=== Given information ===

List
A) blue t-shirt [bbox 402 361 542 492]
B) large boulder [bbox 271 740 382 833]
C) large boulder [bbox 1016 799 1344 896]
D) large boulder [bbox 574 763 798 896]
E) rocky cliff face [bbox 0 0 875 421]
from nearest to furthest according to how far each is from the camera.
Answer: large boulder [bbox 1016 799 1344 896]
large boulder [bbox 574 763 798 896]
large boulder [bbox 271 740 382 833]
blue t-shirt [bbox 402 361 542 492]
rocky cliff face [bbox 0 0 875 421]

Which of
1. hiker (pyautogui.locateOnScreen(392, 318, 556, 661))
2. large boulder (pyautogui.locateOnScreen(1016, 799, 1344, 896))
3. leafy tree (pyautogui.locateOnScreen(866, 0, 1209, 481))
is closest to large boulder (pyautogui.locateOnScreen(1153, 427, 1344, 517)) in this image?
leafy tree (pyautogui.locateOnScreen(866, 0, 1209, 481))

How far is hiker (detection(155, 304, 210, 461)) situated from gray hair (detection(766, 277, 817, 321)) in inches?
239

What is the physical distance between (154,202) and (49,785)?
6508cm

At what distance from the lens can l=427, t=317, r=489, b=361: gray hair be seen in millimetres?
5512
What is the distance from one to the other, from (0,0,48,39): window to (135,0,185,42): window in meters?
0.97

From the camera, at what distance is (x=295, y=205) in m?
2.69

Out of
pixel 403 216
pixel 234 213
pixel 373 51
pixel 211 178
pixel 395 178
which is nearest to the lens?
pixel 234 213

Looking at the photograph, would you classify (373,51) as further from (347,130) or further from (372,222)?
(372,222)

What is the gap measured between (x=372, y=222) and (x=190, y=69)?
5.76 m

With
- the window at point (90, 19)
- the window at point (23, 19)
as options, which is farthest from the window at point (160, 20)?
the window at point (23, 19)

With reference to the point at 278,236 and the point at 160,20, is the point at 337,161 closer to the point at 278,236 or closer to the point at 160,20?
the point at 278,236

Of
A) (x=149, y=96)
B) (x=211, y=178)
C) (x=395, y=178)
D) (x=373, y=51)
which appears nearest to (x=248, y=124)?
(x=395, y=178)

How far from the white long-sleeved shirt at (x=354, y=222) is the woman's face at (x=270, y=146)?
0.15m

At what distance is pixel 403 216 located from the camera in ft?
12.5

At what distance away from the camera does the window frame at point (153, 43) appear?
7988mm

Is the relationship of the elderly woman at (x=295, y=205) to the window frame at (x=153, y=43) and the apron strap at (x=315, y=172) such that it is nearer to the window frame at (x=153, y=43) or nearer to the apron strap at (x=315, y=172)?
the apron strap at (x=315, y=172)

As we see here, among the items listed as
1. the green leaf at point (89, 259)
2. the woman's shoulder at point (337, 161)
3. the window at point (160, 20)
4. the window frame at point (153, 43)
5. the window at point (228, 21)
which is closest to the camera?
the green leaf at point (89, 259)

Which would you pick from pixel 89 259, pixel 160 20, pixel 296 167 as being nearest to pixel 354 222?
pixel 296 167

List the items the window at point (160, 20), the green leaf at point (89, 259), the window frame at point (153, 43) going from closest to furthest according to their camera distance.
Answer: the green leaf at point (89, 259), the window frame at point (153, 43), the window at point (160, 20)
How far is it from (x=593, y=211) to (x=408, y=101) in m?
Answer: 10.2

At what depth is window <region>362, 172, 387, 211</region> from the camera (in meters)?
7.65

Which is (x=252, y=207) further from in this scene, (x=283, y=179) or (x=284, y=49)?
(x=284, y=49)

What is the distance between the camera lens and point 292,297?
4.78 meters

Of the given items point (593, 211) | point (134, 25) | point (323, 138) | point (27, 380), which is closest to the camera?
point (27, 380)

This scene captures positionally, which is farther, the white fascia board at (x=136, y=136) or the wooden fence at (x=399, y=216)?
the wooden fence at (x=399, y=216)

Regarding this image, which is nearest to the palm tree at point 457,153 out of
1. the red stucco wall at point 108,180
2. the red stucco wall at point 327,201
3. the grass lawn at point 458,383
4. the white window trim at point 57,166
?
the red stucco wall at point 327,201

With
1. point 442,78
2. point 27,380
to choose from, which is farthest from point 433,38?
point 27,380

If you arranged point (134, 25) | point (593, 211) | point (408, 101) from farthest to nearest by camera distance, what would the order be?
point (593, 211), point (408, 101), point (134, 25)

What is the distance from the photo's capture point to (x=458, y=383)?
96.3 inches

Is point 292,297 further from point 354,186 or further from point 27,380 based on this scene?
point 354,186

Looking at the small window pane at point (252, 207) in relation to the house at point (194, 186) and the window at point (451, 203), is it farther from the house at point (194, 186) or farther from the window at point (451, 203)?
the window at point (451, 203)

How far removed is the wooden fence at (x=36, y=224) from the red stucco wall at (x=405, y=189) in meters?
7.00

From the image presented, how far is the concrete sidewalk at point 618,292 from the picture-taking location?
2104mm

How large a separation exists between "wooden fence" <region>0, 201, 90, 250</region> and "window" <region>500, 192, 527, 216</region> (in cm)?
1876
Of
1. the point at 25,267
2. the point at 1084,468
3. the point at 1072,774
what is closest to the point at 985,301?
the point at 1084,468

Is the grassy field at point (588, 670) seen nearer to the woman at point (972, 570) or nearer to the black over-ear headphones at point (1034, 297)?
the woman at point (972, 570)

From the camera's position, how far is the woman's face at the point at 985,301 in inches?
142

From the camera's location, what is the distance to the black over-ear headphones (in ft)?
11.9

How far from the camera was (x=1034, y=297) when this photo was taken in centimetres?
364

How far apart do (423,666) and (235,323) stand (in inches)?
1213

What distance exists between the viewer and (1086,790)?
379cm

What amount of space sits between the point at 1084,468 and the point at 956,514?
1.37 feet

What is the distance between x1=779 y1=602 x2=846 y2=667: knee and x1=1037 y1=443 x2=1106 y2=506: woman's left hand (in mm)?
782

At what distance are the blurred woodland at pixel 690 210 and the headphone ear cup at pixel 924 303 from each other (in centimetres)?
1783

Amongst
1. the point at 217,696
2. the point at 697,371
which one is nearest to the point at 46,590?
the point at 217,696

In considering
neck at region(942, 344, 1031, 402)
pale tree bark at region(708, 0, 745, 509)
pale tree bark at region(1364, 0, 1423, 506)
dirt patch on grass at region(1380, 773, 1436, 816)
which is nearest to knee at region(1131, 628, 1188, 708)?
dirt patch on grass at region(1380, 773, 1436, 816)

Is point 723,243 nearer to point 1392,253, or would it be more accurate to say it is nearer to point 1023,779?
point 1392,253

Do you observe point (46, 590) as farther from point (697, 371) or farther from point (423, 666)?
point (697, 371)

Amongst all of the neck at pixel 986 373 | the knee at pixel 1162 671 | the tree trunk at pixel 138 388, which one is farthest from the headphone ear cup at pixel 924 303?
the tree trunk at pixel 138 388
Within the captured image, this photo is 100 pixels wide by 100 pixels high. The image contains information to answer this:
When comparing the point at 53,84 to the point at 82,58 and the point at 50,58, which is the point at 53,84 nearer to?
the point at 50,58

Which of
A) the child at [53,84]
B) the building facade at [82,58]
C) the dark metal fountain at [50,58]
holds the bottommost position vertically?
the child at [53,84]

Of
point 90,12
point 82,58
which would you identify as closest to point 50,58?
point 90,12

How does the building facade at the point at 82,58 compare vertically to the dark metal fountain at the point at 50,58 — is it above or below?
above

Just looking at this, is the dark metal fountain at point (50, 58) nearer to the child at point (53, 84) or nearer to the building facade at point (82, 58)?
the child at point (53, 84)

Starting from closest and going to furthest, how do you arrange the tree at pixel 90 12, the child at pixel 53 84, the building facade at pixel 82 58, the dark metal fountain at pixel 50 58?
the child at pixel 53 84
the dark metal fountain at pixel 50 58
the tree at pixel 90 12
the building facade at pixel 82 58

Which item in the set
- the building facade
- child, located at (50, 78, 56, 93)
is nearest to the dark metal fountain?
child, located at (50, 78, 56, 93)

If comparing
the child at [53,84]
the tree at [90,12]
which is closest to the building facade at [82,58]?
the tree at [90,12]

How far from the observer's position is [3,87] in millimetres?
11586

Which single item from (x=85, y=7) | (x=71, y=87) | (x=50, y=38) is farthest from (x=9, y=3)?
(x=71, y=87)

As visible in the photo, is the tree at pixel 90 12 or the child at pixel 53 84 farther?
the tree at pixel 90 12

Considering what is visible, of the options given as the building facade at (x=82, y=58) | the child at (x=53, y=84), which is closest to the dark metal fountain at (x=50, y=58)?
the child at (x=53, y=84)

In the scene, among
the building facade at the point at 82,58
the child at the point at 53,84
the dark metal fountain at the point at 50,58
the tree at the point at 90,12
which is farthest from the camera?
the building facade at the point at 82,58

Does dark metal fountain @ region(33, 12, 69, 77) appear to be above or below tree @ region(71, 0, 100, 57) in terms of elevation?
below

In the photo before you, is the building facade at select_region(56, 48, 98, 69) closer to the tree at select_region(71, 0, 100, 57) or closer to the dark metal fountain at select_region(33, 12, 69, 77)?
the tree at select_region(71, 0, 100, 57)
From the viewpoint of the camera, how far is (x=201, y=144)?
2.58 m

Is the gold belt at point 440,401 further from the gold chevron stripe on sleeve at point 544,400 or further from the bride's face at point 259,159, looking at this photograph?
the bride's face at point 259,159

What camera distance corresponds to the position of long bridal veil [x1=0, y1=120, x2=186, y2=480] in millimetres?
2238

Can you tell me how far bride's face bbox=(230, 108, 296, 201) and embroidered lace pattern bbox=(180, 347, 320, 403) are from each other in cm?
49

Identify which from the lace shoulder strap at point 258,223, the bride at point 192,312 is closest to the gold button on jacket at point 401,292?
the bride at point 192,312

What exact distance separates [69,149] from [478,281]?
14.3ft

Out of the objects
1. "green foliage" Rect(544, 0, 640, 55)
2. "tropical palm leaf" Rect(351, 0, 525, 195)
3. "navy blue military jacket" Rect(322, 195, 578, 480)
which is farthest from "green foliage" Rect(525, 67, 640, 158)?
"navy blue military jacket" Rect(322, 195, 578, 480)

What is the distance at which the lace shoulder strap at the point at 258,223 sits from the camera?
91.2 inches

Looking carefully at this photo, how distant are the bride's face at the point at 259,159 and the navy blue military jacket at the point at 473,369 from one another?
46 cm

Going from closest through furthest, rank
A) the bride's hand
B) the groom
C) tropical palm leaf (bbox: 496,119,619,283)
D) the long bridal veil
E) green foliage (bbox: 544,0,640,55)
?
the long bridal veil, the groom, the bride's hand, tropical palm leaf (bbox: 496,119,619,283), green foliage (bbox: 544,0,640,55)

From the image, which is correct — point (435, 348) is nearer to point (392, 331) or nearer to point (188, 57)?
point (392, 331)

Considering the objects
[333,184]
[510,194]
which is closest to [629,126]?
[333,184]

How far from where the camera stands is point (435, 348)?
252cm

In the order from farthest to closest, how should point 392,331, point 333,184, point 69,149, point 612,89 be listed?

===

Given problem - Rewrite the records starting at the line containing "Out of the objects" and ending at the last line of the records, with "lace shoulder strap" changed to "lace neckline strap" and nothing else altered.

Response below -
Out of the objects
1. "green foliage" Rect(544, 0, 640, 55)
2. "tropical palm leaf" Rect(351, 0, 525, 195)
3. "navy blue military jacket" Rect(322, 195, 578, 480)
which is farthest from "green foliage" Rect(525, 67, 640, 158)?
"navy blue military jacket" Rect(322, 195, 578, 480)

What is the distance at which the lace neckline strap at the point at 258,223 sits from the camera?
91.2 inches

Looking carefully at this photo, how distant are the bride's face at the point at 259,159 and the navy blue military jacket at the point at 473,369 from one another?
46 cm

Going from closest through furthest, rank
A) the bride's hand
B) the groom
C) tropical palm leaf (bbox: 496,119,619,283)
D) the long bridal veil
E) green foliage (bbox: 544,0,640,55)
?
the long bridal veil, the groom, the bride's hand, tropical palm leaf (bbox: 496,119,619,283), green foliage (bbox: 544,0,640,55)

From the image, which is correct — point (435, 348) is nearer to point (392, 331) or nearer to point (188, 57)?
point (392, 331)

Considering the objects
[333,184]
[510,194]
which is closest to [629,126]?
[333,184]

How far from where the camera stands is point (435, 348)?
252cm

In the order from farthest to closest, how should point 392,331, point 333,184, point 69,149, point 612,89 be listed?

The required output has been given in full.